In [1]:
from pyspark.sql.types import ( ArrayType ,
                                BinaryType ,
                                BooleanType ,
                                ByteType ,
                                DataType ,
                                DateType ,
                                DecimalType ,
                                DoubleType ,
                                FloatType ,
                                IntegerType ,
                                LongType ,
                                MapType ,
                                NullType ,
                                ShortType ,
                                StringType ,
                                StructField ,
                                StructType ,
                                TimestampType)

# DataTypes (Python)
- [PySpark Documentation: DataTypes](https://spark.apache.org/docs/latest/api/python/reference/pyspark.sql.html#data-types)

### Schema
- Can define `programmatically` or using `DDL`

In [2]:
# can define programmatically
# In Python
schema = StructType([StructField("author", StringType(), False),
  StructField("title", StringType(), False),
  StructField("pages", IntegerType(), False)])

In [3]:
# using DDL: 

# In Python
schema = "author STRING, title STRING, pages INT"

In [4]:
# In Python 
from pyspark.sql import SparkSession

# Define schema for our data using DDL 
schema = """`Id` INT, `First` STRING, `Last` STRING, `Url` STRING, `Published` STRING, `Hits` INT, `Campaigns` ARRAY<STRING>"""

# Create our static data
data = [[1, "Jules", "Damji", "https://tinyurl.1", "1/4/2016", 4535, ["twitter", "LinkedIn"]],
       [2, "Brooke","Wenig", "https://tinyurl.2", "5/5/2018", 8908, ["twitter", "LinkedIn"]],
       [3, "Denny", "Lee", "https://tinyurl.3", "6/7/2019", 7659, ["web", "twitter", "FB", "LinkedIn"]],
       [4, "Tathagata", "Das", "https://tinyurl.4", "5/12/2018", 10568, ["twitter", "FB"]],
       [5, "Matei","Zaharia", "https://tinyurl.5", "5/14/2014", 40578, ["web", "twitter", "FB", "LinkedIn"]],
       [6, "Reynold", "Xin", "https://tinyurl.6", "3/2/2015", 25568, ["twitter", "LinkedIn"]]
      ]


In [5]:
schema

'`Id` INT, `First` STRING, `Last` STRING, `Url` STRING, `Published` STRING, `Hits` INT, `Campaigns` ARRAY<STRING>'

In [6]:
spark = (SparkSession.builder.appName("Example-3_6").getOrCreate())

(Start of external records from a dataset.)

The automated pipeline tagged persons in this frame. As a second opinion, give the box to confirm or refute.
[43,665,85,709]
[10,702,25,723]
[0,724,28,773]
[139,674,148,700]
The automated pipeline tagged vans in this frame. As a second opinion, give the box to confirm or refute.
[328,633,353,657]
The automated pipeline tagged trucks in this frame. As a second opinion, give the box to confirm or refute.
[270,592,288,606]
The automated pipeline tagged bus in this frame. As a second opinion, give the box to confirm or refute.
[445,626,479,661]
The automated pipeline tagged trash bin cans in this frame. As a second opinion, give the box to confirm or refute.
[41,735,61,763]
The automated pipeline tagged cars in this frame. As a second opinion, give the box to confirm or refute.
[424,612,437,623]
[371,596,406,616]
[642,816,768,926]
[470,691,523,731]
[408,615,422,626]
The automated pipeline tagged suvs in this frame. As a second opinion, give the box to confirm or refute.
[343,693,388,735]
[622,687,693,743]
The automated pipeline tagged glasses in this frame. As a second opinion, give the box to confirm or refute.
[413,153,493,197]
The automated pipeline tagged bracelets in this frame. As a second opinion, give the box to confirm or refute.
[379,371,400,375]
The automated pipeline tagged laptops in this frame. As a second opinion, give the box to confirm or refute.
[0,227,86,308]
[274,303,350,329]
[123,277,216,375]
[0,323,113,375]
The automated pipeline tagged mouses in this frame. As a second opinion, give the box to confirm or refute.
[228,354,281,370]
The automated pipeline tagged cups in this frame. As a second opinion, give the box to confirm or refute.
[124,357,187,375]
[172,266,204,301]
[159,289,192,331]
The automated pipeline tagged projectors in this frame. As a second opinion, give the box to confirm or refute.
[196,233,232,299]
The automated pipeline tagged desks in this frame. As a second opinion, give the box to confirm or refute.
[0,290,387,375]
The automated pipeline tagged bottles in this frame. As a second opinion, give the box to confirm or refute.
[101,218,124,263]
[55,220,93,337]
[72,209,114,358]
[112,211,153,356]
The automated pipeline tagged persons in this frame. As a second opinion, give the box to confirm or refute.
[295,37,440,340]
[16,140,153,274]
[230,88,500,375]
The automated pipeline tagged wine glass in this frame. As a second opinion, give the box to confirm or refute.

# Create a DataFrame using the schema defined above
blogs_df = spark.createDataFrame(data, schema)
# Show the DataFrame; it should reflect our table above
blogs_df.show()
# Print the schema used by Spark to process the DataFrame
print(blogs_df.printSchema())

22/11/25 15:15:00 WARN Utils: Your hostname, Pauls-MacBook-Pro.local resolves to a loopback address: 127.0.0.1; using 192.168.4.90 instead (on interface en0)
22/11/25 15:15:00 WARN Utils: Set SPARK_LOCAL_IP if you need to bind to another address


Setting default log level to "WARN".
To adjust logging level use sc.setLogLevel(newLevel). For SparkR, use setLogLevel(newLevel).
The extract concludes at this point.